第2話 カメリア・モリス

 彼女との出逢いは衝撃的だった。


 オリヴィエ・ゼフィランサスは夫の遺言に納得がいかなかった。財産分与のことでも、子どもたちについてのことでも、使用人たちの解雇と採用のことでもない。

 綺麗な夫の筆跡を見つめながら、オリヴィエはワナワナと唇を歪ませた。破りたくて仕方なかった。


「旦那さまの遺言書を破る行為はおやめください」


 夫人の行動を見透かした弁護士がやんわりと注意する。しかしそれは火に油を注ぐ行為だった。

 もう我慢の限界だ。

 オリヴィエは清楚な便箋に書かれた遺言書をローテーブルに叩きつける。ブルネットの髪は乱れて一本肩に滑り落ちた。
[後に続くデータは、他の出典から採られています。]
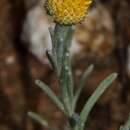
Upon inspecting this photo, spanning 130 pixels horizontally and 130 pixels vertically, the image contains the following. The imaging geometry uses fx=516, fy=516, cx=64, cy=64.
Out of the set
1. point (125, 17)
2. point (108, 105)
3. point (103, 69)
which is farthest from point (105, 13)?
point (108, 105)

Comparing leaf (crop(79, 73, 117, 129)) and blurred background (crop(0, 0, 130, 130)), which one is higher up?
leaf (crop(79, 73, 117, 129))

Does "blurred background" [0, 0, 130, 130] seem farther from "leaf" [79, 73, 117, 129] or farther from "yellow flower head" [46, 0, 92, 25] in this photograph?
"yellow flower head" [46, 0, 92, 25]

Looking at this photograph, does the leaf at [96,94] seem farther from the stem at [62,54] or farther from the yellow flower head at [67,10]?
the yellow flower head at [67,10]

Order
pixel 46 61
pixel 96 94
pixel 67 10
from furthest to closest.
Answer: pixel 46 61
pixel 96 94
pixel 67 10

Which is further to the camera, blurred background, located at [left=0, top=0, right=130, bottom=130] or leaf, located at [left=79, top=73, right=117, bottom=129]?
blurred background, located at [left=0, top=0, right=130, bottom=130]

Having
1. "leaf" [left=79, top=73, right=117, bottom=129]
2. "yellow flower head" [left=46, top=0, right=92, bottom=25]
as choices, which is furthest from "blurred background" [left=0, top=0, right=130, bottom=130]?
"yellow flower head" [left=46, top=0, right=92, bottom=25]

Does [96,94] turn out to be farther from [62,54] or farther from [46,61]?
[46,61]

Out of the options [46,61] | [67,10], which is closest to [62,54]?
[67,10]
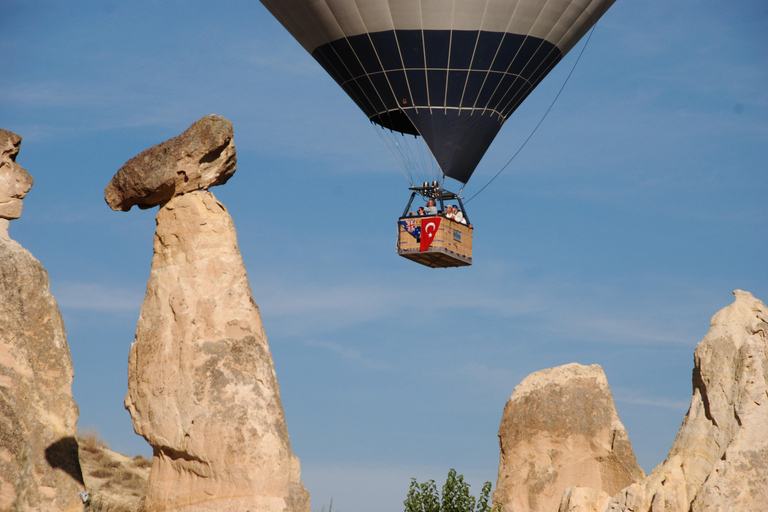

「故人写真を撮るようにとは、どういうことですの?!」

「旦那さまたっての願いです、奥さま」

「死者に対する冒涜だわ!」


 夫が死んだのは今日の午前一時。五十を過ぎた彼は病気で寝たきりになってしまい、昨日の夜十一時に急変して担当医がもう潮時と判断した。忙しいであろう息子を叩き起こし、家族総出で夫を囲った。衰弱がひどかった夫は声をかけても視線を寄越すだけで声も出せず、息を引き取った。

 看取ったあと、オリヴィエと息子二人で忙しなく後始末に追われた。葬儀屋の手配、危篤の報せにやって来た弁護士への接待、それから友人たちへ訃報を送らねばならなかった。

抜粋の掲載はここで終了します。